Provincial legislation from April 2022, which will privatize recycling production across Ontario, aims to force producers of products to foot the bill. 

Jon Arsenault, Director of Waste Management at the Region of Waterloo, said the blue box program has become quite stagnant.

“As much as residents here and across the province are doing a great job, so many new materials and so many new products out there are hard to recycle,” said Arsenault. “We weren't getting the recovery rates we needed, so there needed to be a regulatory change.”

Production will be taken over by a non-profit group called the Circular Materials Organization, which represents major companies like McDonald's and Walmart.

Municipalities across the province will slowly begin the transition to privatization in July. 

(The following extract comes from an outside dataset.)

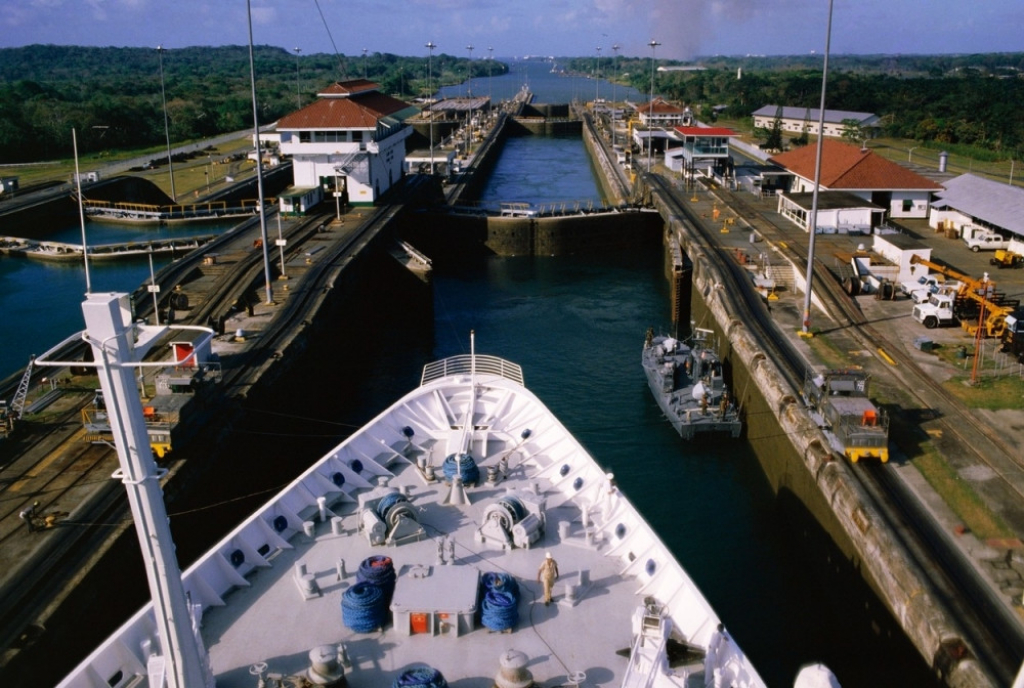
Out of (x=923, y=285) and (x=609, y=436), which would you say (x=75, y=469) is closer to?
(x=609, y=436)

Arsenault told CityNews 570 that the Region of Waterloo currently has 100 per cent control of the recycling program, and covers 50 per cent of the cost, with those that produce the recycled products covering the other half. 

With the non-profit organization taking over operations, the Region is promoting the transition as a cost saver.

“One of the other objectives is taking this off the taxpayer's docket and putting it back on those producers,” said Arsenault. “Hopefully driving incentives for them to do better packaging and better products moving forward.”

The Region of Waterloo will officially transition to the privatized blue box program in March 2024.